*** Extracted data ***
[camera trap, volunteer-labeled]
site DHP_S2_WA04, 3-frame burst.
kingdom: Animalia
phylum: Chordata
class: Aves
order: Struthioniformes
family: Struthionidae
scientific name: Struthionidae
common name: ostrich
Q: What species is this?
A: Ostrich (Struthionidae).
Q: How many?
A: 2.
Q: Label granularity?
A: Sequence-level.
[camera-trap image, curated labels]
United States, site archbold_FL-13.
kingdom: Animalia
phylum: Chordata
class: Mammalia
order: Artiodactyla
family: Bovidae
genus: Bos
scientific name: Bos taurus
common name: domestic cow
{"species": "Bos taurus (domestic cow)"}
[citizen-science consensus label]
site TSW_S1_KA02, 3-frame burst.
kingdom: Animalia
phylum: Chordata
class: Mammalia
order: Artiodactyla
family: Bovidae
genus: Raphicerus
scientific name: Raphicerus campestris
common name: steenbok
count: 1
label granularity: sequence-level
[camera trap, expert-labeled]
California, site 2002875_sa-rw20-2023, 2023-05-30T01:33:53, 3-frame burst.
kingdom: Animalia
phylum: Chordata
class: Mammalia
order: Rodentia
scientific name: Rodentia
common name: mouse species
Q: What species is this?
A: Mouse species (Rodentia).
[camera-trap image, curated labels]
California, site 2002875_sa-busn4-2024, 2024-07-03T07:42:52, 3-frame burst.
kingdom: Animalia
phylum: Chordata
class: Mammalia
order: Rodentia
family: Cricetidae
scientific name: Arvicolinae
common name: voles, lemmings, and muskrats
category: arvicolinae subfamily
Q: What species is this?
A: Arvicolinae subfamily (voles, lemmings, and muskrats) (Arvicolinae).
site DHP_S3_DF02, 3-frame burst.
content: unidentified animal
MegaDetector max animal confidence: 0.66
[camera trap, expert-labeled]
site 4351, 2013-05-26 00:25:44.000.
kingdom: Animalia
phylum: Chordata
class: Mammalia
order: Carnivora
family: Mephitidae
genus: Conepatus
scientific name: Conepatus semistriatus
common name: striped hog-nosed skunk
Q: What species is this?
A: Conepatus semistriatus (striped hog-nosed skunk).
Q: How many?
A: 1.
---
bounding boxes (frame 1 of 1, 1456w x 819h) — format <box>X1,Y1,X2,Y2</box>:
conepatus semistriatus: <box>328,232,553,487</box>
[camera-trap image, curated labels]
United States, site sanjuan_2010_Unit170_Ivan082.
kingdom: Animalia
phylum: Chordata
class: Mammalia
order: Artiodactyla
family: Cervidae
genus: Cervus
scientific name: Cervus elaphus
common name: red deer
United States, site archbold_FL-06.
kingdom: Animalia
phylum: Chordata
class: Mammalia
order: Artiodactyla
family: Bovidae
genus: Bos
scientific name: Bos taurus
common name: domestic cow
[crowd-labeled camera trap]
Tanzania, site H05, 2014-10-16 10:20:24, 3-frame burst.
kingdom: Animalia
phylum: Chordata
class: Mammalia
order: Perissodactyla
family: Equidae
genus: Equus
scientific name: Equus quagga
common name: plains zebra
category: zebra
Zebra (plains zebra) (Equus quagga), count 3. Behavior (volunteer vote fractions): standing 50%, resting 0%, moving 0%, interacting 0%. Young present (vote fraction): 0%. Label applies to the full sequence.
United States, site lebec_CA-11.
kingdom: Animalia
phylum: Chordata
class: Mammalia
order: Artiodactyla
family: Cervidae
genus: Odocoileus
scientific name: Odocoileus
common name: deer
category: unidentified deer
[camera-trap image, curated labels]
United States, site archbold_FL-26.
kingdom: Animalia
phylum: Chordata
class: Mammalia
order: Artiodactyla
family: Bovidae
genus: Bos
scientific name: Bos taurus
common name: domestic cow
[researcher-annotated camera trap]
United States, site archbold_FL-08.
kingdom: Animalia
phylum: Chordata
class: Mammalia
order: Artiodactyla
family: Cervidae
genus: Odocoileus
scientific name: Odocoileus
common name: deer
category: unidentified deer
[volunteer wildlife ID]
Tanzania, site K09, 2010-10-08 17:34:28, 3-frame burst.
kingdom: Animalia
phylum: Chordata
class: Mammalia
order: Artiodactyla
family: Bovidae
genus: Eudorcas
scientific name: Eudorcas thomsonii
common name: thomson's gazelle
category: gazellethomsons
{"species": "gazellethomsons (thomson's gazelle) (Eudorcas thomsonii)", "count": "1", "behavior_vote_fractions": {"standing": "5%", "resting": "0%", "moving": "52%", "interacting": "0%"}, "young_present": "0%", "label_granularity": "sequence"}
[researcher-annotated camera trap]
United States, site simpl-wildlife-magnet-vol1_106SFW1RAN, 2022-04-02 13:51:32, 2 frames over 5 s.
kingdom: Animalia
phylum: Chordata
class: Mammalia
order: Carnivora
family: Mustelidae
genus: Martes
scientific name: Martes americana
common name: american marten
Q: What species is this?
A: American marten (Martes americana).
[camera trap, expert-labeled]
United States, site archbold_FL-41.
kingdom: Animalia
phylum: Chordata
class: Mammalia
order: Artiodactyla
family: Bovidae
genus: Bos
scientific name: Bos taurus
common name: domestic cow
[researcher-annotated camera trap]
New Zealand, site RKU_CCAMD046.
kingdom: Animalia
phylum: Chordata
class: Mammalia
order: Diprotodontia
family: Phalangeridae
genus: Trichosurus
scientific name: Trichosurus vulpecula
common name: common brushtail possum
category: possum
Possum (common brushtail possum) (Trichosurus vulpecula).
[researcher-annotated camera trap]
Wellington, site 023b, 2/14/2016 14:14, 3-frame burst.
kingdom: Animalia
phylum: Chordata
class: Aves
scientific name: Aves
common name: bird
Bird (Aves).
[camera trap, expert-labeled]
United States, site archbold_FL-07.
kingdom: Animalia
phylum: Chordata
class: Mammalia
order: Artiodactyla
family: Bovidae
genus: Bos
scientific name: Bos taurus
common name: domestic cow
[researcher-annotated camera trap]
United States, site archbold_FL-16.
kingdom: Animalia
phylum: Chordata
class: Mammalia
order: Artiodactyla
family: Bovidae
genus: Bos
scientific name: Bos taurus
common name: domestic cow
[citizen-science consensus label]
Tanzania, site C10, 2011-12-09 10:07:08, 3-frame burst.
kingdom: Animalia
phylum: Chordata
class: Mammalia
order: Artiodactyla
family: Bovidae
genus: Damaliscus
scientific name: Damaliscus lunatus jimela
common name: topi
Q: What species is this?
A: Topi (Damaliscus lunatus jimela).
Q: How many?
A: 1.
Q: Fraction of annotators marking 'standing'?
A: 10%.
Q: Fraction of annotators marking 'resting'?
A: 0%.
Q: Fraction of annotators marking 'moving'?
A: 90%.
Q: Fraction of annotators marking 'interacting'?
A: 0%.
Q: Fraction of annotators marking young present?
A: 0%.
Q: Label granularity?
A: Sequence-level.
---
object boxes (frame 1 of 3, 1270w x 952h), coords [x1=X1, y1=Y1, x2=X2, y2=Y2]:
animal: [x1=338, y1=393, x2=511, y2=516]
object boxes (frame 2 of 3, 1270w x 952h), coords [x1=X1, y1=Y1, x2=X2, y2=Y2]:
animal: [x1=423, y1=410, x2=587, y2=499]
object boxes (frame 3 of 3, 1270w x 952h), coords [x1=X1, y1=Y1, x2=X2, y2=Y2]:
*** End of Extracted data ***
Description of the task. Once you have read the entries, write them out again without altering a single character.

Written response.
[camera trap, volunteer-labeled]
site DHP_S2_WA04, 3-frame burst.
kingdom: Animalia
phylum: Chordata
class: Aves
order: Struthioniformes
family: Struthionidae
scientific name: Struthionidae
common name: ostrich
Q: What species is this?
A: Ostrich (Struthionidae).
Q: How many?
A: 2.
Q: Label granularity?
A: Sequence-level.
[camera-trap image, curated labels]
United States, site archbold_FL-13.
kingdom: Animalia
phylum: Chordata
class: Mammalia
order: Artiodactyla
family: Bovidae
genus: Bos
scientific name: Bos taurus
common name: domestic cow
{"species": "Bos taurus (domestic cow)"}
[citizen-science consensus label]
site TSW_S1_KA02, 3-frame burst.
kingdom: Animalia
phylum: Chordata
class: Mammalia
order: Artiodactyla
family: Bovidae
genus: Raphicerus
scientific name: Raphicerus campestris
common name: steenbok
count: 1
label granularity: sequence-level
[camera trap, expert-labeled]
California, site 2002875_sa-rw20-2023, 2023-05-30T01:33:53, 3-frame burst.
kingdom: Animalia
phylum: Chordata
class: Mammalia
order: Rodentia
scientific name: Rodentia
common name: mouse species
Q: What species is this?
A: Mouse species (Rodentia).
[camera-trap image, curated labels]
California, site 2002875_sa-busn4-2024, 2024-07-03T07:42:52, 3-frame burst.
kingdom: Animalia
phylum: Chordata
class: Mammalia
order: Rodentia
family: Cricetidae
scientific name: Arvicolinae
common name: voles, lemmings, and muskrats
category: arvicolinae subfamily
Q: What species is this?
A: Arvicolinae subfamily (voles, lemmings, and muskrats) (Arvicolinae).
site DHP_S3_DF02, 3-frame burst.
content: unidentified animal
MegaDetector max animal confidence: 0.66
[camera trap, expert-labeled]
site 4351, 2013-05-26 00:25:44.000.
kingdom: Animalia
phylum: Chordata
class: Mammalia
order: Carnivora
family: Mephitidae
genus: Conepatus
scientific name: Conepatus semistriatus
common name: striped hog-nosed skunk
Q: What species is this?
A: Conepatus semistriatus (striped hog-nosed skunk).
Q: How many?
A: 1.
---
bounding boxes (frame 1 of 1, 1456w x 819h) — format <box>X1,Y1,X2,Y2</box>:
conepatus semistriatus: <box>328,232,553,487</box>
[camera-trap image, curated labels]
United States, site sanjuan_2010_Unit170_Ivan082.
kingdom: Animalia
phylum: Chordata
class: Mammalia
order: Artiodactyla
family: Cervidae
genus: Cervus
scientific name: Cervus elaphus
common name: red deer
United States, site archbold_FL-06.
kingdom: Animalia
phylum: Chordata
class: Mammalia
order: Artiodactyla
family: Bovidae
genus: Bos
scientific name: Bos taurus
common name: domestic cow
[crowd-labeled camera trap]
Tanzania, site H05, 2014-10-16 10:20:24, 3-frame burst.
kingdom: Animalia
phylum: Chordata
class: Mammalia
order: Perissodactyla
family: Equidae
genus: Equus
scientific name: Equus quagga
common name: plains zebra
category: zebra
Zebra (plains zebra) (Equus quagga), count 3. Behavior (volunteer vote fractions): standing 50%, resting 0%, moving 0%, interacting 0%. Young present (vote fraction): 0%. Label applies to the full sequence.
United States, site lebec_CA-11.
kingdom: Animalia
phylum: Chordata
class: Mammalia
order: Artiodactyla
family: Cervidae
genus: Odocoileus
scientific name: Odocoileus
common name: deer
category: unidentified deer
[camera-trap image, curated labels]
United States, site archbold_FL-26.
kingdom: Animalia
phylum: Chordata
class: Mammalia
order: Artiodactyla
family: Bovidae
genus: Bos
scientific name: Bos taurus
common name: domestic cow
[researcher-annotated camera trap]
United States, site archbold_FL-08.
kingdom: Animalia
phylum: Chordata
class: Mammalia
order: Artiodactyla
family: Cervidae
genus: Odocoileus
scientific name: Odocoileus
common name: deer
category: unidentified deer
[volunteer wildlife ID]
Tanzania, site K09, 2010-10-08 17:34:28, 3-frame burst.
kingdom: Animalia
phylum: Chordata
class: Mammalia
order: Artiodactyla
family: Bovidae
genus: Eudorcas
scientific name: Eudorcas thomsonii
common name: thomson's gazelle
category: gazellethomsons
{"species": "gazellethomsons (thomson's gazelle) (Eudorcas thomsonii)", "count": "1", "behavior_vote_fractions": {"standing": "5%", "resting": "0%", "moving": "52%", "interacting": "0%"}, "young_present": "0%", "label_granularity": "sequence"}
[researcher-annotated camera trap]
United States, site simpl-wildlife-magnet-vol1_106SFW1RAN, 2022-04-02 13:51:32, 2 frames over 5 s.
kingdom: Animalia
phylum: Chordata
class: Mammalia
order: Carnivora
family: Mustelidae
genus: Martes
scientific name: Martes americana
common name: american marten
Q: What species is this?
A: American marten (Martes americana).
[camera trap, expert-labeled]
United States, site archbold_FL-41.
kingdom: Animalia
phylum: Chordata
class: Mammalia
order: Artiodactyla
family: Bovidae
genus: Bos
scientific name: Bos taurus
common name: domestic cow
[researcher-annotated camera trap]
New Zealand, site RKU_CCAMD046.
kingdom: Animalia
phylum: Chordata
class: Mammalia
order: Diprotodontia
family: Phalangeridae
genus: Trichosurus
scientific name: Trichosurus vulpecula
common name: common brushtail possum
category: possum
Possum (common brushtail possum) (Trichosurus vulpecula).
[researcher-annotated camera trap]
Wellington, site 023b, 2/14/2016 14:14, 3-frame burst.
kingdom: Animalia
phylum: Chordata
class: Aves
scientific name: Aves
common name: bird
Bird (Aves).
[camera trap, expert-labeled]
United States, site archbold_FL-07.
kingdom: Animalia
phylum: Chordata
class: Mammalia
order: Artiodactyla
family: Bovidae
genus: Bos
scientific name: Bos taurus
common name: domestic cow
[researcher-annotated camera trap]
United States, site archbold_FL-16.
kingdom: Animalia
phylum: Chordata
class: Mammalia
order: Artiodactyla
family: Bovidae
genus: Bos
scientific name: Bos taurus
common name: domestic cow
[citizen-science consensus label]
Tanzania, site C10, 2011-12-09 10:07:08, 3-frame burst.
kingdom: Animalia
phylum: Chordata
class: Mammalia
order: Artiodactyla
family: Bovidae
genus: Damaliscus
scientific name: Damaliscus lunatus jimela
common name: topi
Q: What species is this?
A: Topi (Damaliscus lunatus jimela).
Q: How many?
A: 1.
Q: Fraction of annotators marking 'standing'?
A: 10%.
Q: Fraction of annotators marking 'resting'?
A: 0%.
Q: Fraction of annotators marking 'moving'?
A: 90%.
Q: Fraction of annotators marking 'interacting'?
A: 0%.
Q: Fraction of annotators marking young present?
A: 0%.
Q: Label granularity?
A: Sequence-level.
---
object boxes (frame 1 of 3, 1270w x 952h), coords [x1=X1, y1=Y1, x2=X2, y2=Y2]:
animal: [x1=338, y1=393, x2=511, y2=516]
object boxes (frame 2 of 3, 1270w x 952h), coords [x1=X1, y1=Y1, x2=X2, y2=Y2]:
animal: [x1=423, y1=410, x2=587, y2=499]
object boxes (frame 3 of 3, 1270w x 952h), coords [x1=X1, y1=Y1, x2=X2, y2=Y2]:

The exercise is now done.